Sont conservés à Nantes les manuscrits de 98 romans, nouvelles, pièces de théâtre et autres écrits de Jules Verne, corpus unique de 15.000 feuillets permettant de suivre l'élaboration de l'œuvre au fil même de la plume de son créateur.
Ces manuscrits, susceptibles de bien des lectures et exégèses, ouvrent un vaste champ d'exploration, entre contraintes de production et conscience créative / inconscient créateur. On y rencontre les termes du contrat éditorial passé avec Hetzel, et les modalités de sa mise en œuvre.
À travers les différentes phases du travail de rédaction - de mise en scène, se fait progressivement pour chaque roman la rencontre entre un pays, une action et un ton. D'écriture en réécritures le texte prend son autonomie, dans la nécessaire distance des versions successives : "Entre les manuscrits et la dernière épreuve de ce que je fais, vous ne pouvez pas savoir la différence littéraire qui existe".
Dans le même temps le savoir-faire pédagogique de l'auteur entremêle "l'instruction qui amuse, l'amusement qui instruit", et place le savoir sur le fil du voyage.
C'est l'écriture même, "source du seul bonheur véritable" pour Jules Verne, qui s'incarne dans ces manuscrits. C'est un jeune homme amoureux, tout imprégné de Victor Hugo et des Romantiques, qui a écrit ces poèmes et soigneusement calligraphié les titres des pièces de théâtre ; c'est un travailleur acharné qui, même pendant ses voyages en mer, prenait des notes, rédigeait une première fois au crayon, corrigeait en repassant ses textes à l'encre, corrigeait encore en refaisant des chapitres entiers dans les marges, et corrigeait enfin de multiples jeux d'épreuves ; c'est la main rhumatisante du vieillard à barbe blanche qui a écrit les dernières pages d'une écriture altérée, en dehors des lignes du papier que les yeux malades ne voyaient plus ; c'est enfin son fils Michel qui a porté ajouts, corrections et suppressions sur les derniers manuscrits quand il n'a pas mis au net ou composé le texte.

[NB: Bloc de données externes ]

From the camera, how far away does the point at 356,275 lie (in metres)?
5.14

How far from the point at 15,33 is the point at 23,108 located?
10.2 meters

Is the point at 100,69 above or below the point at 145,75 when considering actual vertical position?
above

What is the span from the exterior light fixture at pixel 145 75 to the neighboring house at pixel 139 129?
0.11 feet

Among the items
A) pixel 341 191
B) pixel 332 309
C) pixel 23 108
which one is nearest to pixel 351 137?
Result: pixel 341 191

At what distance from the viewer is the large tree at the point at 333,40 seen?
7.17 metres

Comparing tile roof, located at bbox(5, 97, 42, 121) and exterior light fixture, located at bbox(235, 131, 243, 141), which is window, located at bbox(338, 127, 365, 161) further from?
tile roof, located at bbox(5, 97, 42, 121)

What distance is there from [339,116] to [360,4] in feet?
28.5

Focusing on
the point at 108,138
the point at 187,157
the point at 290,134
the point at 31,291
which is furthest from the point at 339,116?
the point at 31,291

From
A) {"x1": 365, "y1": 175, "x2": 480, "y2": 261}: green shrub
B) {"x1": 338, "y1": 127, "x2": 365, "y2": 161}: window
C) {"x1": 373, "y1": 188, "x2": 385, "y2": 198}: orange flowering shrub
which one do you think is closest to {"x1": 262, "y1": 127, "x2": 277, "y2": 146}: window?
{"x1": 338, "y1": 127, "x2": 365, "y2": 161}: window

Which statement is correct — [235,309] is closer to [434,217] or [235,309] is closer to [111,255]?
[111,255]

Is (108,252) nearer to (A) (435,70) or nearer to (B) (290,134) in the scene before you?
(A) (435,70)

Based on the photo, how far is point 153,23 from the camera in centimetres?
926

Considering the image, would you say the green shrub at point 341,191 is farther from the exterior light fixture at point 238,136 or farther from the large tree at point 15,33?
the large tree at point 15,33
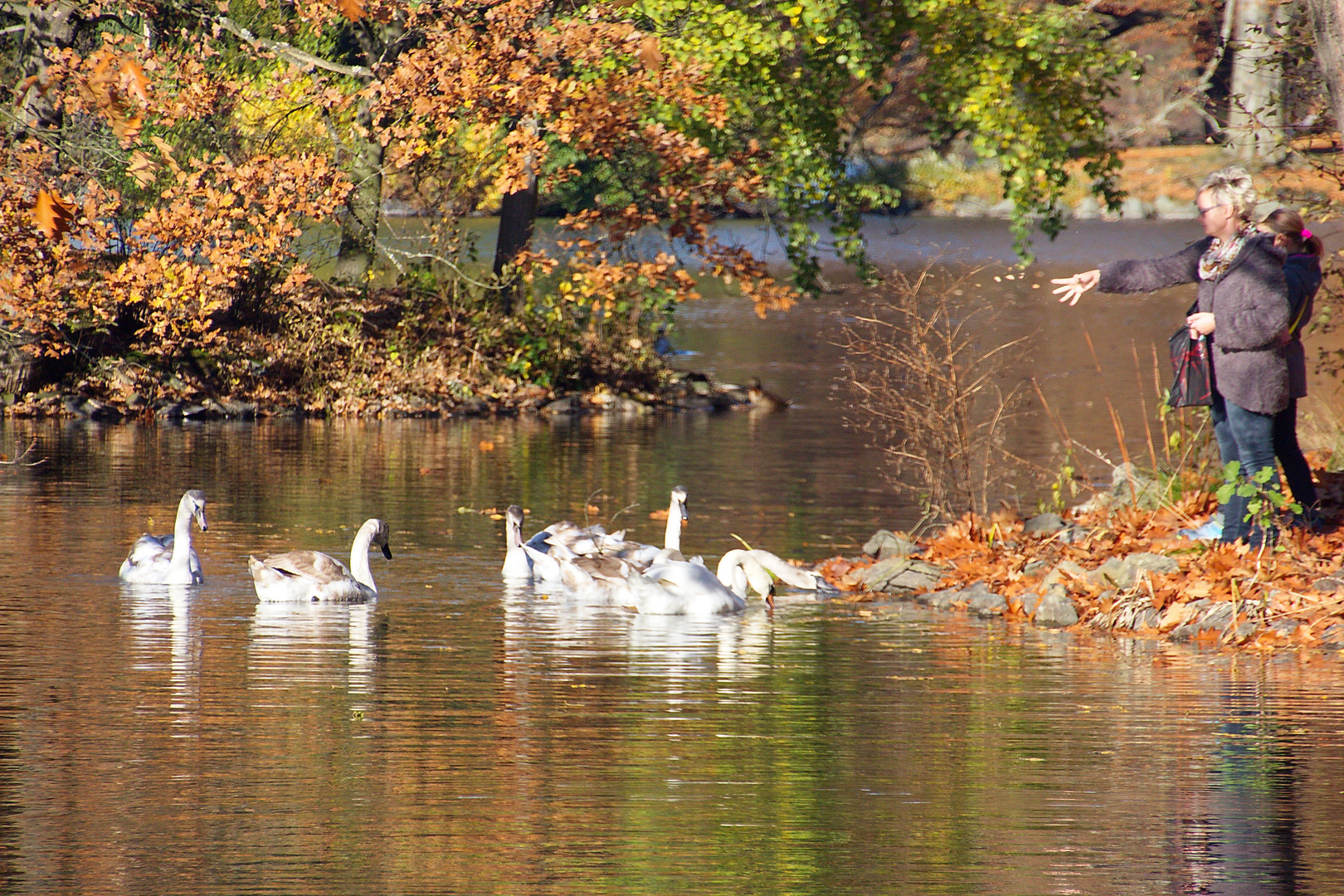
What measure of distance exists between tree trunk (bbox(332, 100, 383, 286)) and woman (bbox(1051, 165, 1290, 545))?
1263cm

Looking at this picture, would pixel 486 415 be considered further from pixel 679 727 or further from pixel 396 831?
pixel 396 831

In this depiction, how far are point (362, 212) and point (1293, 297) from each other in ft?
50.2

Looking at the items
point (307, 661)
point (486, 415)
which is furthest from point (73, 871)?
point (486, 415)

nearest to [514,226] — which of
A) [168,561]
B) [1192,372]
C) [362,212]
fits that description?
[362,212]

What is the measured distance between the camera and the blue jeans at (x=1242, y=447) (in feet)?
33.8

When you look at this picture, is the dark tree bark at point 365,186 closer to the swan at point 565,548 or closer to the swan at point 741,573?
the swan at point 565,548

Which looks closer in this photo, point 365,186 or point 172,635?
point 172,635

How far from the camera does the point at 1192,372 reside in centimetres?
1052

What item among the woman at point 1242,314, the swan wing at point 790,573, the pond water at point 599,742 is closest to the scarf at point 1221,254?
the woman at point 1242,314

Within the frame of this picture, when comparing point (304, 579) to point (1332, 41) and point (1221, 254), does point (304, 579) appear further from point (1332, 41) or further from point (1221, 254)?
point (1332, 41)

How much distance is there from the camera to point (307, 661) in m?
9.23

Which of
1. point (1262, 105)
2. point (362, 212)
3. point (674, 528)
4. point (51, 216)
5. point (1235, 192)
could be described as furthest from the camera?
point (362, 212)

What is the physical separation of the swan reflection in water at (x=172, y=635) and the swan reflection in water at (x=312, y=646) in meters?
0.32

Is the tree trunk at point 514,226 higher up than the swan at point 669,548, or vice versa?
the tree trunk at point 514,226
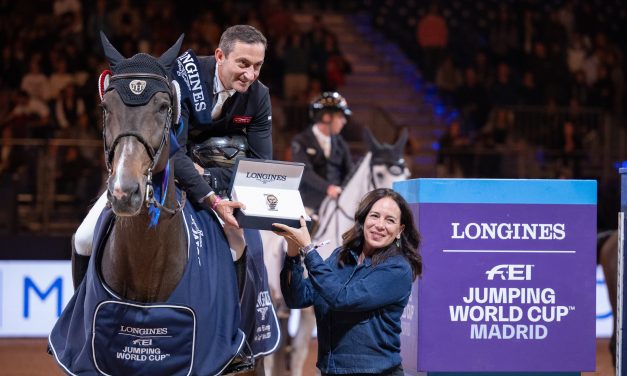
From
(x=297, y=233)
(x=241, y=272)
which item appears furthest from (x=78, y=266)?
(x=297, y=233)

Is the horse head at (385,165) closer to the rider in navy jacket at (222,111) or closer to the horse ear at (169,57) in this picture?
the rider in navy jacket at (222,111)

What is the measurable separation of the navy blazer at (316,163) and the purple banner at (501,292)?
4.01m

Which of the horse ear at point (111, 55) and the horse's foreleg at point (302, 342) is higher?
the horse ear at point (111, 55)

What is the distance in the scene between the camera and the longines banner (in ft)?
16.1

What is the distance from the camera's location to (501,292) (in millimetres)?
4934

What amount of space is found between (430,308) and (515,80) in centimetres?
1257

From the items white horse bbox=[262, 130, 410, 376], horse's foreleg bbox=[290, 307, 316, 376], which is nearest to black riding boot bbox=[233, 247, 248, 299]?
horse's foreleg bbox=[290, 307, 316, 376]

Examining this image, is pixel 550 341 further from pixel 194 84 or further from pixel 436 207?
Result: pixel 194 84

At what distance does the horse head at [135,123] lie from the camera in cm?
339

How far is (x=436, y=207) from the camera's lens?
494 cm

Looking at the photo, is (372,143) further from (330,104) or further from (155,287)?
(155,287)

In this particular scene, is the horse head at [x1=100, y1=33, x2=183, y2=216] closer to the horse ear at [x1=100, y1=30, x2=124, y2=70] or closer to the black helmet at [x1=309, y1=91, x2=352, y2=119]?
the horse ear at [x1=100, y1=30, x2=124, y2=70]

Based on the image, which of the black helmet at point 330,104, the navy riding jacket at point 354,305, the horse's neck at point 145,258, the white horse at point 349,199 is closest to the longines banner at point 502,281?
the navy riding jacket at point 354,305

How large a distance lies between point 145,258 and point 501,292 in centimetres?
190
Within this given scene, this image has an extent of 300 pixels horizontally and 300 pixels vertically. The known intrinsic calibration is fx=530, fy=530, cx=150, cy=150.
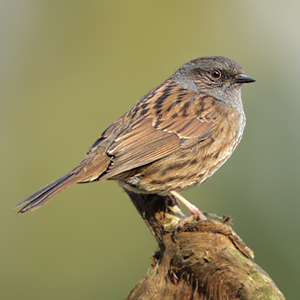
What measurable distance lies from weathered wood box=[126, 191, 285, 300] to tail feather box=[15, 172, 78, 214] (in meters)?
0.80

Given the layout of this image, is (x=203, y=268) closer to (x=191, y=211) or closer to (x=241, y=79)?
(x=191, y=211)

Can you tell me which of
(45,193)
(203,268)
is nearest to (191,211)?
(203,268)

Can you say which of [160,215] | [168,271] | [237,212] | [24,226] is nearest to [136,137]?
[160,215]

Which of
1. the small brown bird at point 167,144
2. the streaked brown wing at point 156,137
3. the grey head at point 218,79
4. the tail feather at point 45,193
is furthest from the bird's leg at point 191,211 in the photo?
the grey head at point 218,79

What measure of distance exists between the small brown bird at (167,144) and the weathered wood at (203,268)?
0.54 meters

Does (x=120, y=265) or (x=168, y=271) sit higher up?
(x=168, y=271)

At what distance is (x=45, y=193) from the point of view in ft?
12.9

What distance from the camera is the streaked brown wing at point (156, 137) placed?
169 inches

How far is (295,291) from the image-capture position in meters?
5.78

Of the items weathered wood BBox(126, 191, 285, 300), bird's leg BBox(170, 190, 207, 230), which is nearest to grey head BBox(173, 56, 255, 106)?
bird's leg BBox(170, 190, 207, 230)

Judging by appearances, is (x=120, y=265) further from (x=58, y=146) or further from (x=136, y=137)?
(x=136, y=137)

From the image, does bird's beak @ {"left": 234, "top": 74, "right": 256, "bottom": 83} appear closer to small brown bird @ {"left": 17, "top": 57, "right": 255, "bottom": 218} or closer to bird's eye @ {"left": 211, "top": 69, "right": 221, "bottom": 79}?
small brown bird @ {"left": 17, "top": 57, "right": 255, "bottom": 218}

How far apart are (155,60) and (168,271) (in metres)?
4.61

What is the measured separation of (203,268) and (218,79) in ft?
7.78
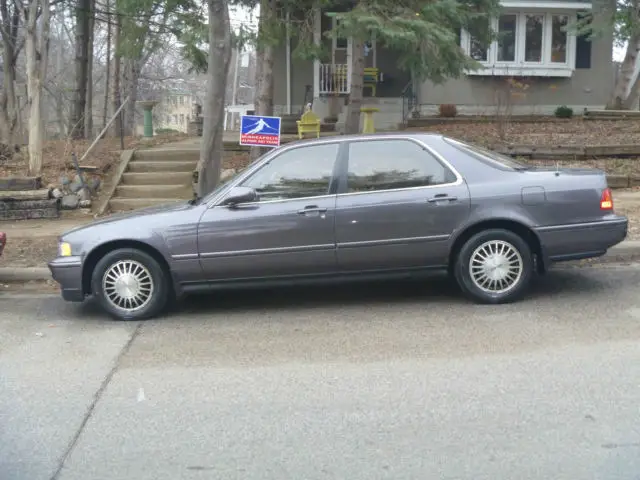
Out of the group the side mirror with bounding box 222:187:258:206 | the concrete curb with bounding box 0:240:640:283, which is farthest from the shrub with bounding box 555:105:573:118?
the side mirror with bounding box 222:187:258:206

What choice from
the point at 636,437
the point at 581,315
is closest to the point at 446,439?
the point at 636,437

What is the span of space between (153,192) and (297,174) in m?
6.57

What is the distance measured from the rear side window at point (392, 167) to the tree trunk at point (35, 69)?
7.51 metres

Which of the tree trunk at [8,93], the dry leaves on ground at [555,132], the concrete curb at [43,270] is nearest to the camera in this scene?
the concrete curb at [43,270]

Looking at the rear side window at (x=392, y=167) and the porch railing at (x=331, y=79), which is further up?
the porch railing at (x=331, y=79)

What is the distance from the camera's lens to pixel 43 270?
8719 mm

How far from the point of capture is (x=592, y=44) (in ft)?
71.5

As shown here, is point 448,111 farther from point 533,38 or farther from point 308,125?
point 308,125

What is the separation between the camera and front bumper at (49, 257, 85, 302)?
22.6ft

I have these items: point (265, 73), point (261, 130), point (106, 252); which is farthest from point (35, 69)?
point (106, 252)

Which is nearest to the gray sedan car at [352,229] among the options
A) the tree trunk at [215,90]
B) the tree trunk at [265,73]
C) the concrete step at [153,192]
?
the tree trunk at [215,90]

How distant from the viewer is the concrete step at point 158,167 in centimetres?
1394

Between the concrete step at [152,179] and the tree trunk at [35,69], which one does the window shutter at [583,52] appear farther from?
the tree trunk at [35,69]

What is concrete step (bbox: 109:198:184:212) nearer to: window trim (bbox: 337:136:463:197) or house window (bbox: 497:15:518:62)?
window trim (bbox: 337:136:463:197)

Au fil de la plume de Jules Verne et des interventions de l'éditeur Hetzel - ses "colères au crayon", prennent vie devant nous Michel Ardan, Phileas Fogg, Passepartout, Michel Strogoff et autres héros mythiques, et s'élaborent les Voyages extraordinaires. Nous vivons ligne à ligne cette extraordinaire aventure, "probablement sans autre exemple dans la littérature française" (Simone Verne).